*YOUR OBJECTIVE:* Quote, without any change, the line that contains "Is the snow-covered" and all lines that follow it to the end of the data below.

Begin

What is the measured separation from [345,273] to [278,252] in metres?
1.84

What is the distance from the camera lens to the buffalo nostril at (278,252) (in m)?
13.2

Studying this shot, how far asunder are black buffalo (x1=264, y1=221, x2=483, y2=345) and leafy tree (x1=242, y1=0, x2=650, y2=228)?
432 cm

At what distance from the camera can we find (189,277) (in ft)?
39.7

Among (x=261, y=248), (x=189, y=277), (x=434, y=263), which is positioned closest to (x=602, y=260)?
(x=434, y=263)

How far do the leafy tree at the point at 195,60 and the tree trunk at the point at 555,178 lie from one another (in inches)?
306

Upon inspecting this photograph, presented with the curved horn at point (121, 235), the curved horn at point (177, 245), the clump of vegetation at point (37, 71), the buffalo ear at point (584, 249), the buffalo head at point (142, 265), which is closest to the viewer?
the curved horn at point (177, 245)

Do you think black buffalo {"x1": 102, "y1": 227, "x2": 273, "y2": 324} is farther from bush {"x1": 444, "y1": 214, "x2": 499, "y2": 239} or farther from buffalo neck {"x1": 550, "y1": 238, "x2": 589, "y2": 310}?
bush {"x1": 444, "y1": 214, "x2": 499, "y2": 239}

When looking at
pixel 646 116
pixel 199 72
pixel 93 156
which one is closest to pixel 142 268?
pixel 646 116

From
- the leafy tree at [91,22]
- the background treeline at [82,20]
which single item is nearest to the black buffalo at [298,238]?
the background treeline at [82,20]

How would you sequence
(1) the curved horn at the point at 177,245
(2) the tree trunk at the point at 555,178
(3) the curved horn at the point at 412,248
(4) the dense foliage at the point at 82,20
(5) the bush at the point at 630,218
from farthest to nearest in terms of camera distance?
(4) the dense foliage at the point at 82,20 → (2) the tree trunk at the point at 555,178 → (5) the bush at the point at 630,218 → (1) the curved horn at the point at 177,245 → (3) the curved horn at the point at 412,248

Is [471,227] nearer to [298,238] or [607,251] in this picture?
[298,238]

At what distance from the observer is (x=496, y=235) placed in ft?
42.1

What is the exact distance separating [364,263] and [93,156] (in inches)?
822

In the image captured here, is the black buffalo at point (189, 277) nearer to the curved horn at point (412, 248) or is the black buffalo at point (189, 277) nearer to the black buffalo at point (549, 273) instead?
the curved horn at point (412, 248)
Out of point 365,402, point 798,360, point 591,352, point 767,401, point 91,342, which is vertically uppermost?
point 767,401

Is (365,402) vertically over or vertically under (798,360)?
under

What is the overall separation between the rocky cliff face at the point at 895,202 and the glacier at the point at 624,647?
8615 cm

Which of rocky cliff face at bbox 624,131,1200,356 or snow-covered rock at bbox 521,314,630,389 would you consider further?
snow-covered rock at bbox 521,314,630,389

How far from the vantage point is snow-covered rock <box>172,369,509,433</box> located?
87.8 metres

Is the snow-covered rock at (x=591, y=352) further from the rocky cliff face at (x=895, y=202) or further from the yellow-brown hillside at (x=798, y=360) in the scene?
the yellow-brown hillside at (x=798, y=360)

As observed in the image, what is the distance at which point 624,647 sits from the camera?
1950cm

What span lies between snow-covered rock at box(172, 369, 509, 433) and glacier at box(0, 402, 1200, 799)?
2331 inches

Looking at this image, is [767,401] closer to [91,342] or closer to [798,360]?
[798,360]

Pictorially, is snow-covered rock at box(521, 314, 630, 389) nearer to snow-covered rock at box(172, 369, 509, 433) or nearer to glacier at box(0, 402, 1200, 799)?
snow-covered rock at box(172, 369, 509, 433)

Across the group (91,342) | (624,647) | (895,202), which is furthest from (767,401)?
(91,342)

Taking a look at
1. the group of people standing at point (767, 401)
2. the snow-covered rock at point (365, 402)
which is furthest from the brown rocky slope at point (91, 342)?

End

*THE SOLUTION:*
Is the snow-covered rock at (x=591, y=352) further from the rocky cliff face at (x=895, y=202) or further from the yellow-brown hillside at (x=798, y=360) in the scene?
the yellow-brown hillside at (x=798, y=360)

As observed in the image, what is the distance at which point 624,647 sits from the camera?
1950cm

What span lies between snow-covered rock at box(172, 369, 509, 433) and glacier at box(0, 402, 1200, 799)?
2331 inches

Looking at this image, is [767,401] closer to [91,342] or closer to [798,360]?
[798,360]

Pictorially, is snow-covered rock at box(521, 314, 630, 389) nearer to snow-covered rock at box(172, 369, 509, 433) or nearer to glacier at box(0, 402, 1200, 799)?
snow-covered rock at box(172, 369, 509, 433)

Across the group (91,342) | (624,647) | (895,202), which is furthest from (767,401)?
(91,342)

Taking a look at
1. the group of people standing at point (767, 401)
2. the snow-covered rock at point (365, 402)
which is furthest from the brown rocky slope at point (91, 342)?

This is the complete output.